I'm attempting to create a cluster on Google Kubernetes Engine that runs nginx, RStudio server and two Shiny apps, following and adapting this guide.
I have 4 workloads that are all green in the UI, deployed via:
kubectl run nginx --image=nginx --port=80
kubectl run rstudio --image gcr.io/gcer-public/persistent-rstudio:latest --port 8787
kubectl run shiny1 --image gcr.io/gcer-public/shiny-googleauthrdemo:latest --port 3838
kubectl run shiny5 --image=flaviobarros/shiny-wordcloud --port=80
They were then all exposed as node ports via:
kubectl expose deployment nginx --target-port=80 --type=NodePort
kubectl expose deployment rstudio --target-port=8787 --type=NodePort
kubectl expose deployment shiny1 --target-port=3838 --type=NodePort
kubectl expose deployment shiny5 --target-port=80 --type=NodePort
..that are all green in the UI.
I then deployed this Ingress backend
apiVersion: extensions/v1beta1
kind: Ingress
metadata:
name: r-ingress
spec:
rules:
- http:
paths:
- path: /
backend:
serviceName: nginx
servicePort: 80
- path: /rstudio/
backend:
serviceName: rstudio
servicePort: 8787
- path: /shiny1/
backend:
serviceName: shiny1
servicePort: 3838
- path: /shiny5/
backend:
serviceName: shiny5
servicePort: 80
The result is that the nginx routing works great, I can see "Welcome to nginx" webpage from home, but the three other paths I get:
- /rstudio/ -
Input/output error
- /shiny1/ - Page not found (the Shiny 404 page)
- /shiny5/ - Page not found (the Shiny 404 page)
The RStudio and Shiny workloads both work when exposing via the single load balancer, mapped to 8787 and 3838 respectively.
Can anyone point to where I'm going wrong?
Qs:
- Do the Dockerfiles need to be adapted so they all give a 200 status on port 80 when requesting "/"? Do I need to change the health checker?
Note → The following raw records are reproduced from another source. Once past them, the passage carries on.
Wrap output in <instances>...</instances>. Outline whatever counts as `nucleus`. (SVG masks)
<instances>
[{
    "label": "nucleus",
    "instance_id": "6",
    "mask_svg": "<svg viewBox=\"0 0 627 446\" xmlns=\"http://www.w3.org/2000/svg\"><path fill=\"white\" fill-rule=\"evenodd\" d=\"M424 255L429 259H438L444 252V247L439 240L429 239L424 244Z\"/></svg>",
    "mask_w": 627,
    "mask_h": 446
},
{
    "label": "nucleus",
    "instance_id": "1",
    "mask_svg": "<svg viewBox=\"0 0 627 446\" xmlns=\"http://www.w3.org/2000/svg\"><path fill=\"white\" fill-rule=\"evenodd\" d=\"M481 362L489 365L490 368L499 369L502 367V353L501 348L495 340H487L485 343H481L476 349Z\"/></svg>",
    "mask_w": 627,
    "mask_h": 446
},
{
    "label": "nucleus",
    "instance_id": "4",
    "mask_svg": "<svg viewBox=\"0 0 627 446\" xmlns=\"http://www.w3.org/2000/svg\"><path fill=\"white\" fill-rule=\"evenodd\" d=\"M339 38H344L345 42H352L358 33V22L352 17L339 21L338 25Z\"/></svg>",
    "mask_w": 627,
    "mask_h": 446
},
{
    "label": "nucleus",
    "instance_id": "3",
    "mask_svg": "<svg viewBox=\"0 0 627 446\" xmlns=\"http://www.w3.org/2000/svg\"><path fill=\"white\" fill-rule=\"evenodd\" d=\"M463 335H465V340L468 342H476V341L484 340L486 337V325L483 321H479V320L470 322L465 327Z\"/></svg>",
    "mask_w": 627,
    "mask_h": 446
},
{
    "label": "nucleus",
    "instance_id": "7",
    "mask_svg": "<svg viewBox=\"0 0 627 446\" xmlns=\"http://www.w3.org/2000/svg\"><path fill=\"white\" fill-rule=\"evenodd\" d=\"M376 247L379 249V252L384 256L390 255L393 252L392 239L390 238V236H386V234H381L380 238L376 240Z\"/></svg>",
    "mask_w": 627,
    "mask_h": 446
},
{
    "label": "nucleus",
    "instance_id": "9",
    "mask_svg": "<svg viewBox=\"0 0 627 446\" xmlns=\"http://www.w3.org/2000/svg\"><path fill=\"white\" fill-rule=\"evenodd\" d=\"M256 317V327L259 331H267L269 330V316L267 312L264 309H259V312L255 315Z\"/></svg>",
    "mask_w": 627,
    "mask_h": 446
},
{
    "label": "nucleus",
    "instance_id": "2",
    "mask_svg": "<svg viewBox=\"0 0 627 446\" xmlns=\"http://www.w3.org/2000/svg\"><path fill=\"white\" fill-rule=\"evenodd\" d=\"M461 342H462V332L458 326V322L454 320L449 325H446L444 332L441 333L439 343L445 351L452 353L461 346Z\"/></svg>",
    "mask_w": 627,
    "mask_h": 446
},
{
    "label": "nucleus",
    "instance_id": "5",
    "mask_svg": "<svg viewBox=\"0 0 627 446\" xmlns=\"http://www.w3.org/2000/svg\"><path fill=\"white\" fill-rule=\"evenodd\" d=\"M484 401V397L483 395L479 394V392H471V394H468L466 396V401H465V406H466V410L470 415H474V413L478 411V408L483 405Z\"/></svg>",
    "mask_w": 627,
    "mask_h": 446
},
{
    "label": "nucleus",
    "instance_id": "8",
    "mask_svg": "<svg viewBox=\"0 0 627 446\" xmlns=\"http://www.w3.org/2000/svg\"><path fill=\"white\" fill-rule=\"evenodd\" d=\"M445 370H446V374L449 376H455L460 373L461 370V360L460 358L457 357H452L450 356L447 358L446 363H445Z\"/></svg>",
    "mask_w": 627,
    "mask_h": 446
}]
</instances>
I tried changing the RStudio login page (that 302 to /auth-sign-in if you are not logged in) but no luck
- Both RStudio and Shiny need websockets - does this affect this?
- Does session affinity need to be on? I tried adding that with IP but same errors.
As Radek suggested, ingress.kubernetes.io/rewrite-target: /
is required to re-write your requests. However, this is not currently supported by the GKE ingress controller and is the reason that you're receiving 404 responses.
Instead, on GKE, you must use an nginx ingress controller.
You will then be able to configure ingress for your rstudio and shiny images that obeys the rewrite rule:
apiVersion: extensions/v1beta1
kind: Ingress
metadata:
name: r-ingress
annotations:
kubernetes.io/ingress.class: "nginx"
nginx.ingress.kubernetes.io/rewrite-target: /
spec:
rules:
- http:
paths:
- backend:
serviceName: rstudio
servicePort: 8787
path: /rstudio/*
- backend:
serviceName: shiny1
servicePort: 3838
path: /shiny1/*
- backend:
serviceName: shiny5
servicePort: 80
path: /shiny5/*
the most likely problem you have is that when you go with this ingress you attached your URI is different then with direct accesc ( /shiny1/ vs / ) so your app is lost and has no content for that uri.
With Nginx Ingress Controller you can use ingress.kubernetes.io/rewrite-target: /
annotation to mitigate this and make sure that / is accessed even when there is a subfolder in the ingress path.